Aujourd’hui l’Espéranto développe une réelle culture en s’inspirant d’un base existante (les premières traductions ont été celles d’Hamlet, d’Iphigénie, de morceaux de la Bible....) mêlée à des créations personnelles. Une véritable culture espérantiste est née soutenue, entre autre, par des célébrités : Reinhard Selten (prix nobel d’économie en 1994), Zsuzsa Polgar (championne mondiale d’échec en 1996), Umberto Eco et Claude Hagège rejoignant progressivement les intellectuels séduits par cette alternative à l’Anglais en tant que langue mondiale.
Le tour du monde en 110 ans
Les ondes positives créées par le couple radio et Espéranto s’étendent dans de nombreux pays , même radio Vatican clame son enthousiasme... dans la langue de Zamenhof. En 1976, 30 universités avait parié sur cet enseignement, en 1996, la mise avait quadruplé. Pour se structurer, les défenseurs de la langue se rencontrent régulièrement : de 1905 , date de la première réunion à Boulogne sur mer à 2005, les congrès se sont multipliés.
La littérature, centre d’expression de la langue par excellence, a pris le pas. Actuellement 30 000 ouvrages environ, dont un tiers de traductions, ont été publiés, sans compter les revues qui paraissent régulièrement . Zamenhof a en effet pris soin que la visée communicationnelle soit complétée par le plaisir du jeu de mots et de la poésie. Les personnages de bandes dessinées tels que Tintin , Astérix et bientôt le Petit Spirou ont révélé leur talent insoupçonnable de polyglottes maîtrisant jusqu’au bout des bulles l’Espéranto. Pour exploiter la musicalité, divers groupes de toutes nationalités ont sorti guitares, voix et envie pour témoigner leur soutien à chaque disque.

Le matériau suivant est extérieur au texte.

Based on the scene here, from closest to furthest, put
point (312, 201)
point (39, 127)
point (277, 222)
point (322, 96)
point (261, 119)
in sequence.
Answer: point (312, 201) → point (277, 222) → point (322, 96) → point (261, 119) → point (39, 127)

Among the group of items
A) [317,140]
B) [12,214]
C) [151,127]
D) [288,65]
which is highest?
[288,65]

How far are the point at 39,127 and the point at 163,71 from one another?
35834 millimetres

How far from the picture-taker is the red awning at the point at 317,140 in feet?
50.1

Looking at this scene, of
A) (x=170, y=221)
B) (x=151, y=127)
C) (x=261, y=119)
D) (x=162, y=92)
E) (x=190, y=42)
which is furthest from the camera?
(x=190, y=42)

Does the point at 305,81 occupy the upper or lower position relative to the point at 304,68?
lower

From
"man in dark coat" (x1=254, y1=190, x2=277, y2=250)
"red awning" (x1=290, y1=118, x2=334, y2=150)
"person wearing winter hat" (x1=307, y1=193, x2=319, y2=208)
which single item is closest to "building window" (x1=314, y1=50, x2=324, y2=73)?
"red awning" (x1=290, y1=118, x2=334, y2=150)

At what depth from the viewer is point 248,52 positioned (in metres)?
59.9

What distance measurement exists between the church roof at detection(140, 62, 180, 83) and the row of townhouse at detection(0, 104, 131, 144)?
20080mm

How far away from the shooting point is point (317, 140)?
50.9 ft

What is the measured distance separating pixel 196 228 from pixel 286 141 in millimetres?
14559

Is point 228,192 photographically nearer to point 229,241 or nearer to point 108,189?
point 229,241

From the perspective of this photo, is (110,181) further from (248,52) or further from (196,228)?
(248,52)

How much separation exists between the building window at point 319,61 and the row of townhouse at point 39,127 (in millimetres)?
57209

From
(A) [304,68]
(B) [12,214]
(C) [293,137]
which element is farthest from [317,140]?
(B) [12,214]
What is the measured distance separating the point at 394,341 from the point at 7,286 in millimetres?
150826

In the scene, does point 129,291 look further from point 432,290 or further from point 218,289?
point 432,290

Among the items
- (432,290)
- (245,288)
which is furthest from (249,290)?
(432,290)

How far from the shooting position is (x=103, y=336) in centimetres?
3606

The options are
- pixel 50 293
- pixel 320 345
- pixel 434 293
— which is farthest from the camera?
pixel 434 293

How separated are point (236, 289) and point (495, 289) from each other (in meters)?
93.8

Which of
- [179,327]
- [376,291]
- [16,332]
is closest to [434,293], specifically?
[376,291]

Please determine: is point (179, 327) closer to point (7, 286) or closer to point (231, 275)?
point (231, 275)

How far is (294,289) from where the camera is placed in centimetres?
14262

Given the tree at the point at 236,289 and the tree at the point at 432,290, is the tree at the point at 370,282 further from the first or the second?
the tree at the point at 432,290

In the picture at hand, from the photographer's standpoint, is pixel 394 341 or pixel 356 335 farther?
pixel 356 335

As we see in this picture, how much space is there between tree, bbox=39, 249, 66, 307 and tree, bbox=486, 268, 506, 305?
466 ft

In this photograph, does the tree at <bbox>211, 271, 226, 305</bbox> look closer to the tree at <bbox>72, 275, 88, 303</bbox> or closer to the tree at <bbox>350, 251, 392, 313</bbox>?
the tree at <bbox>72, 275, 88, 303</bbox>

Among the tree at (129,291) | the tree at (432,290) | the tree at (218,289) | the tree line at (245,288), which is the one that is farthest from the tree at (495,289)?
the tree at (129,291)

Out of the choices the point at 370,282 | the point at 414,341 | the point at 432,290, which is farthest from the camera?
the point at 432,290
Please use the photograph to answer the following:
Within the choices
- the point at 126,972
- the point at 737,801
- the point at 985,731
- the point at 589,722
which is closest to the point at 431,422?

Cet idiome s’étend désormais de la Chine jusqu’à l’Amérique Latine : la langue a accompli le long voyage pour lequel elle était destinée. Mais sa vitalité culturelle ne peut cacher sa faible représentativité dans le monde politique et économique, celui qui régit essentiellement les influences planétaires, la mondialisation. De nombreuses interrogations naissent autour de cette première vue : pourquoi l’Espéranto ne parvient-il pas à accélérer son développement ? Comment définir réellement cette communauté d’espérantophones souvent critiquée ? Une échelle d’un siècle est encore peu significative pour juger d’un développement linguistique mais l’Espéranto soulève des questions d’universalité, de vision du monde qui doivent être débattues... avec tous les mots de langue maternelle ou artificielle à notre disposition.